Debug Output (Attempt 1)
[DEBUG] GR00T action_dict keys: ['action.waist', 'action.left_arm', 'action.left_hand', 'action.right_arm', 'action.right_hand']
[DEBUG] action.waist: shape=(1, 16, 3), min=-0.7357, max=0.5740
[DEBUG] action.left_arm: shape=(1, 16, 7), min=-0.6041, max=0.3572
[DEBUG] action.right_arm: shape=(1, 16, 7), min=-1.1013, max=1.0109
[DEBUG] Current joint_pos shape: torch.Size([1, 43])
[DEBUG] Current joint_pos[0, :5]: [-0.1, -0.1, 0.0, 0.0, 0.0]
[DEBUG] action_chunk shape: torch.Size([1, 16, 43])
[DEBUG] action_chunk[0, 0, :5]: [0.0, 0.0, -0.405, 0.0, 0.0]
The targets ARE different from the current positions, but joints don't move.
Other Issues Encountered Along the Way
- PINK IK C++ binding crash: TypeError: No Python class registered for C++ class std::vector<std::__cxx11::basic_string<...>> when PinkIKController initializes pinocchio. This is why I had to bypass PINK IK for eval.
- --enable_cameras required: TiledCamera crashes without this flag, but it's easy to forget since the training env doesn't need it.
- OOM with full fine-tuning: 550M param action head + AdamW states exceeded 16GB VRAM at batch_size=2. Fixed with LoRA rank=16 + batch_size=1 (11.3GB).
- Arena action space incompatibility: Arena's G1DecoupledWBCPinkActionCfg (23D) doesn't match the hand tracking retargeter output (21D). Had to build environments using built-in Isaac Lab PinkInverseKinematicsActionCfg (28D) instead.
My Questions
- How should the closed-loop eval work? GR00T was trained on post-IK joint positions. What's the correct way to apply these as actions in the simulator? Is JointPositionActionCfg the right approach, and if so, why might the robot not respond to
set_joint_position_target()? - Should the training data be pre-IK or post-IK? Should I instead record raw EEF targets as actions (pre-IK) and train GR00T to predict those, then use the PINK IK action manager during eval? The NVIDIA examples seem to use joint-space actions, but the
documentation is sparse on this. - Joint ordering / normalization: The GR00T policy uses min-max normalization during training. During inference, Gr00tPolicy.get_action() should denormalize. Are the denormalized values in radians? Do they match what robot.data.joint_pos reports?
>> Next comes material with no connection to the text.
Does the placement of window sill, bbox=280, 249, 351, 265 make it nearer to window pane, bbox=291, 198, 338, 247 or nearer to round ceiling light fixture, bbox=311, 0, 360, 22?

- Action horizon alignment: Training uses action_horizon=16. During eval I consume one action per physics step (200Hz sim / decimation 4 = 50Hz control). Is this the right rate, or should each GR00T action correspond to multiple physics steps?
- Has anyone successfully closed the loop with GR00T + Isaac Lab? Looking for a reference implementation of the eval script, especially for humanoid manipulation with PINK IK training data.
Relevant Code
Data config (UnitreeG1FixedBaseDataConfig):
class UnitreeG1FixedBaseDataConfig(BaseDataConfig):
video_keys = ["video.ego_view"]
state_keys = ["state.waist", "state.left_arm", "state.left_hand", "state.right_arm", "state.right_hand"]
action_keys = ["action.waist", "action.left_arm", "action.left_hand", "action.right_arm", "action.right_hand"]
language_keys = ["annotation.human.task_description"]
observation_indices = [0]
action_indices = list(range(16))
Eval env config (replacing PINK IK with direct joint control):
@configclass
class EvalActionsCfg:
joint_pos = mdp.JointPositionActionCfg(
asset_name="robot",
joint_names=[".*"],
scale=1.0,
use_default_offset=False,
)
GR00T inference + action application:
action_dict = policy.get_action(groot_obs) # Returns body-group actions
action_sim = remap_policy_joints_to_sim_joints(action_dict, policy_cfg, sim_cfg, device)
action_chunk = action_sim.get_joints_pos() # (1, 16, 43)
target_pos = action_chunk[:, action_idx, :] # (1, 43)
obs, rew, terminated, truncated, info = env.step(target_pos) # Robot doesn't move
Any guidance on closing this loop would be hugely appreciated. Happy to share the full eval script or dataset structure if helpful.